AÇÃO CONJUGADA DE PODER NO PACTO REPUBLICANO
René Ariel Dotti
Uma iniciativa relevante em defesa da Constituição Federal
Em ato conjunto do Executivo, Legislativo e Judiciário, foi lançado na última terça-feira o Pacto Republicano para enfrentar alguns problemas crônicos da administração da Justiça. Entre eles, se destacam a insensata duração do processo e o abuso de autoridade. O documento foi assinado pelos presidentes Luiz Inácio Lula da Silva, José Sarney, Michel Temer e Gilmar Mendes.
Há algum tempo o presidente do STF vem denunciando os excessos praticados prisões cautelares e diligências policiais, chegando a propor a criação de varas especializadas para os crimes de abuso de autoridade (Lei nº 4.898/65).

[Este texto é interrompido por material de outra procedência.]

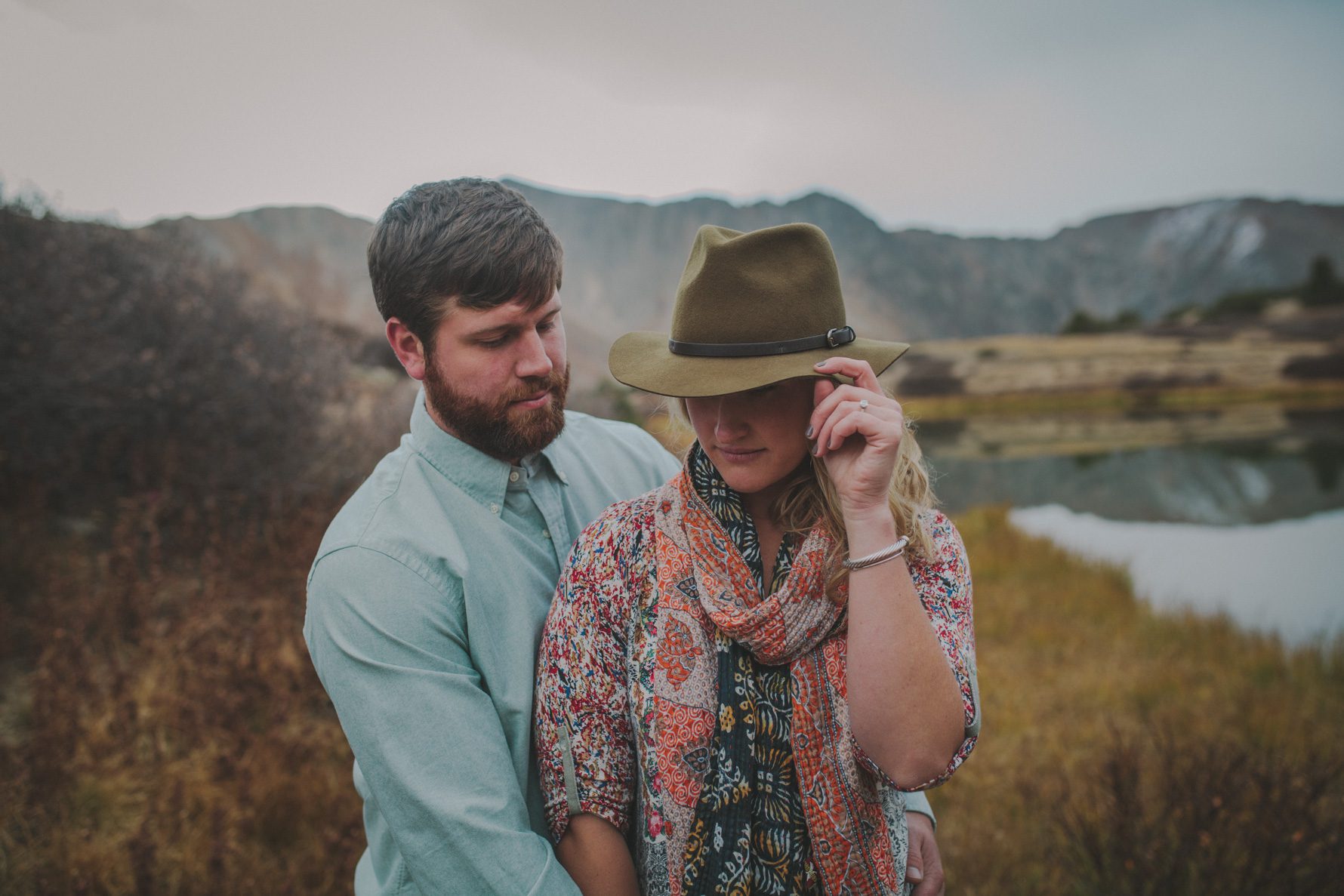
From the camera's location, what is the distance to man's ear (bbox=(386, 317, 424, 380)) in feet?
6.56

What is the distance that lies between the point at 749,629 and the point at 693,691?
18 cm

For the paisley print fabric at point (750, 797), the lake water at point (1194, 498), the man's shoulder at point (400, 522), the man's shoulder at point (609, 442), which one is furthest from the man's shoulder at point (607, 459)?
the lake water at point (1194, 498)

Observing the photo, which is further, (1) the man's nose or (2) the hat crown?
(1) the man's nose

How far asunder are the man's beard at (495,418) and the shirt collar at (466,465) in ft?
0.08

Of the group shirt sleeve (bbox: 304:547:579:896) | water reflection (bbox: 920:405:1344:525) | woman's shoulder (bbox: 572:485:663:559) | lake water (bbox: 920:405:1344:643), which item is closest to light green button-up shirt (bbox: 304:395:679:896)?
shirt sleeve (bbox: 304:547:579:896)

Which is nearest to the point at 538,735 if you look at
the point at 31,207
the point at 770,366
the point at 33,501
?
the point at 770,366

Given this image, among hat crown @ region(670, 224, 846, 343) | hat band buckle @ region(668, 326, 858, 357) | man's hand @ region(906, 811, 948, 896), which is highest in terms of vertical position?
hat crown @ region(670, 224, 846, 343)

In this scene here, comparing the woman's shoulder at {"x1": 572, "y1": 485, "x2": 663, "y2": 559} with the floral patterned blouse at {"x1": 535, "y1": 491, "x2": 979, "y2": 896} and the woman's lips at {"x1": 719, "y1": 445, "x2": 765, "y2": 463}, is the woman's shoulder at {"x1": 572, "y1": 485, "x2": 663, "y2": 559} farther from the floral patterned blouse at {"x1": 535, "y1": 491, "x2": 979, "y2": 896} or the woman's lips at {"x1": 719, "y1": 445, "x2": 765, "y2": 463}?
the woman's lips at {"x1": 719, "y1": 445, "x2": 765, "y2": 463}

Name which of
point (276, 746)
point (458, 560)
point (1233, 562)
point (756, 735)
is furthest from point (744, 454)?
point (1233, 562)

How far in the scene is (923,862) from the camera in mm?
1867

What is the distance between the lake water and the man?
3.78 metres

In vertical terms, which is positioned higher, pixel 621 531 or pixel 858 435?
pixel 858 435

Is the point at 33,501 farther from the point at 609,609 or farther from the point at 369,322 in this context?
the point at 369,322

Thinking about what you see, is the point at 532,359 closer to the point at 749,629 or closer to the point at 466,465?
the point at 466,465
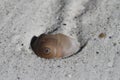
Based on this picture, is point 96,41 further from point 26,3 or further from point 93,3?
point 26,3

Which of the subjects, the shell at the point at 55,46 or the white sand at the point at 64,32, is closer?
A: the white sand at the point at 64,32

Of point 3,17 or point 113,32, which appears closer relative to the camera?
point 113,32

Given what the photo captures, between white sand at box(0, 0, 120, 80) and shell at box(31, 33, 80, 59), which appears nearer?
white sand at box(0, 0, 120, 80)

A propósito, o artigo do Advogado Aloísio Lacerda Medeiros, publicado na Revista do Advogado, nº 100, edição comemorativa dos 65 anos da Associação dos Advogados de São Paulo. É oportuno reproduzir parte do vigoroso texto que desvenda episódios intoleráveis de agressão à dignidade humana e aos princípios fundamentais de Direito.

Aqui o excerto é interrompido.